── Page excerpt
Gujarat BoardEnglish MediumSTD 12 ScienceMathsDIFFERENTIAL EQUATIONS1 Mark
MCQ
Choose the correct answer from the given four option.If $\text{y}=\text{e}^{-\text{x}}(\text{A}\cos\text{x}+\text{B}\sin\text{x}),$ then y is a solution of:
  • A
    $\frac{\text{d}^2\text{y}}{\text{d}\text{x}^2}+2\frac{\text{d}\text{y}}{\text{d}\text{x}}=0$
  • B
    $\frac{\text{d}^2\text{y}}{\text{d}\text{x}^2}-2\frac{\text{d}\text{y}}{\text{d}\text{x}}+2\text{y}=0$
  • $\frac{\text{d}^2\text{y}}{\text{d}\text{x}^2}+2\frac{\text{d}\text{y}}{\text{d}\text{x}}+2\text{y}=0$
  • D
    $\frac{\text{d}^2\text{y}}{\text{d}\text{x}^2}+2\text{y}=0$

Answer

Correct option: C.
────
── Material shown
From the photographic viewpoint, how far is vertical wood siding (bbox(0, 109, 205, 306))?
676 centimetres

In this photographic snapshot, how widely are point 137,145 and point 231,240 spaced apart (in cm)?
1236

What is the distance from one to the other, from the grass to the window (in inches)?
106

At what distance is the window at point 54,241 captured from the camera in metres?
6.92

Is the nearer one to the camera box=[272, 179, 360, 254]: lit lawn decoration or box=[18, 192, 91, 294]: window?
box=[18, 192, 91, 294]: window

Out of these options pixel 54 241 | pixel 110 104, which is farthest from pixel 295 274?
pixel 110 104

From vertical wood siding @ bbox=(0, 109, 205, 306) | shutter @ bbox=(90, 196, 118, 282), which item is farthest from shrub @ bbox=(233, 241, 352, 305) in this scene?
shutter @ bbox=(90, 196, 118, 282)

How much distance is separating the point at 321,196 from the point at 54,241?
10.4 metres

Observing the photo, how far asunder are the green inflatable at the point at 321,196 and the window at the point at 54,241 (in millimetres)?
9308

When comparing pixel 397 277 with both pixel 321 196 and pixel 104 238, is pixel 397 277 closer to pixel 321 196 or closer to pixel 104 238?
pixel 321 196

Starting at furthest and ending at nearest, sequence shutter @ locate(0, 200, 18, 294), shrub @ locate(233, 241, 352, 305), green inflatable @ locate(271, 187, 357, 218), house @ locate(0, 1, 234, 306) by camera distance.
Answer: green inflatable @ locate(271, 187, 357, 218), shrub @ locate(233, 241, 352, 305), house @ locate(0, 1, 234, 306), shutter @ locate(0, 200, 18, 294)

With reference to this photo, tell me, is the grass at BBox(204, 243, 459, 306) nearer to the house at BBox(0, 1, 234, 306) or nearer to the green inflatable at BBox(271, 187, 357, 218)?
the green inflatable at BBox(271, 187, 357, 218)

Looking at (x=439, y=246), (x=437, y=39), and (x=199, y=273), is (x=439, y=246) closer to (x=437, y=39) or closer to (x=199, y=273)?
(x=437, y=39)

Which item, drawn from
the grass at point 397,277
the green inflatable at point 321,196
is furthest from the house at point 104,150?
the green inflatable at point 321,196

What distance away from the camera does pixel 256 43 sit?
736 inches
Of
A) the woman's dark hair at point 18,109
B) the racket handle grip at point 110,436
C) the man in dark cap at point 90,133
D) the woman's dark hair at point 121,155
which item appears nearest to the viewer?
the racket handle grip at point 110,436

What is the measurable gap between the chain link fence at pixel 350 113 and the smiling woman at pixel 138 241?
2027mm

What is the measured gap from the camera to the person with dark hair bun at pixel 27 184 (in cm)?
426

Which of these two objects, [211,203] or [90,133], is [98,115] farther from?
────
Given exercise 1: Edit the differential equations question from "Gujarat BoardEnglish MediumSTD" up to and including "Correct option: C.", replacing "solution" with "general solution".
Given exercise 2: In the differential equations question, which option is marked correct?

Correct response 1:
Gujarat BoardEnglish MediumSTD 12 ScienceMathsDIFFERENTIAL EQUATIONS1 Mark
MCQ
Choose the correct answer from the given four option.If $\text{y}=\text{e}^{-\text{x}}(\text{A}\cos\text{x}+\text{B}\sin\text{x}),$ then y is a general solution of:
  • A
    $\frac{\text{d}^2\text{y}}{\text{d}\text{x}^2}+2\frac{\text{d}\text{y}}{\text{d}\text{x}}=0$
  • B
    $\frac{\text{d}^2\text{y}}{\text{d}\text{x}^2}-2\frac{\text{d}\text{y}}{\text{d}\text{x}}+2\text{y}=0$
  • $\frac{\text{d}^2\text{y}}{\text{d}\text{x}^2}+2\frac{\text{d}\text{y}}{\text{d}\text{x}}+2\text{y}=0$
  • D
    $\frac{\text{d}^2\text{y}}{\text{d}\text{x}^2}+2\text{y}=0$

Answer

Correct option: C.

Correct response 2: Option C.